While the Viscardi Center's tweet received no comments as of Friday afternoon, the Women's March tweeted the same photographs in a post thanking the students for their leadership — and that tweet received a number of angry reactions:
- "Way to exploit vulnerable children," one user commented. "So wrong."
- "This is crazy… Using kids as props is bad enough, but disabled kids?" another user said.
- "Did you really just use special needs children to promote your agenda?" another asked. "You truly are a disgusting organization.
- "Horrible, immoral treatment of not only minors, but handicapped at that," another user complained. "The left knows no bottom to which they will not sink."
- "I'm the father of an adult mentally handicapped daughter," one user added. "If she had been there, I would be in jail right now, and at least one of you would be in the hospital, in a coma or worse. Possibly in the morgue. How dare you. How DARE you take advantage of them this way.

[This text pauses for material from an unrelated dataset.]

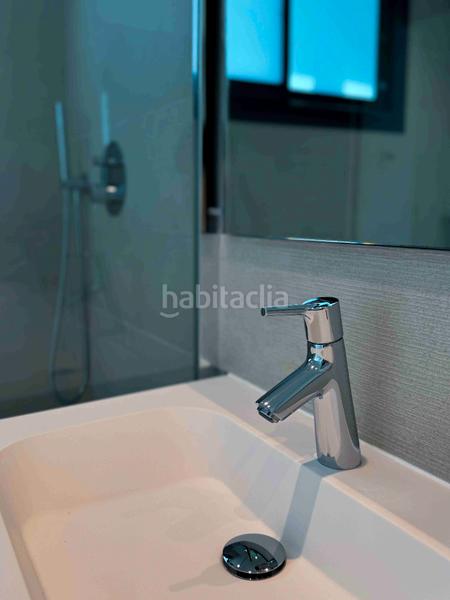 Foto bd803bfb-aeb2-4c75-895f-526693751afa. Ground floor 230m<sup>2</sup> in avenida 8 de marzo 32 in El Higuerón Fuengirola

You are scum."
But not all the comments were negative.
- "Good for them and more power to them," one user reacted.
- "Well done to those kids," another said. "I know violence against people with disabilities is a major concern. They have the right to keep learning and growing like we all do. Keep speaking out."
And the Women's March on Washington Disability Caucus had this to say:
We are extremely proud of the students at @ViscardiCenter and deeply sadden by some of the ableist remarks people h… https://t.co/QtF8awZTid— WMDisabilityCaucus (@WMDisabilityCaucus) 1521223775.0
The Viscardi Center on Friday didn't immediately reply to TheBlaze's request for comment on the negative reactions to the photographs of the students it posted.

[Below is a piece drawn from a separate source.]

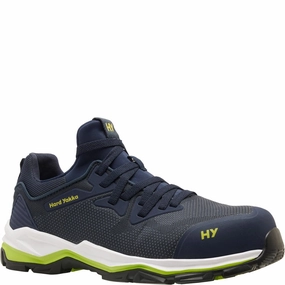 Relaxed Fit Footwear Daylong Comfort Hard Yakka Icon Pr Sport Safety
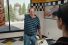 poster-25158-little-caesars-hot-n-ready-cast-68x45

Newsday reporter Laura Blasey said about 50 of the school's students "chose" to participate in the walkout and spoke to a trio of students on camera who "helped organize" it.
"It was important to us because we wanted to have our voices be heard and ... be part of something that was bigger than our school and to show our support," one student said in the video. "Because it could have been any of us ... and we wanted to have people understand that."
The student added that "things need to change. We need to make laws ... to make schools safer ... students can create change if we call come together."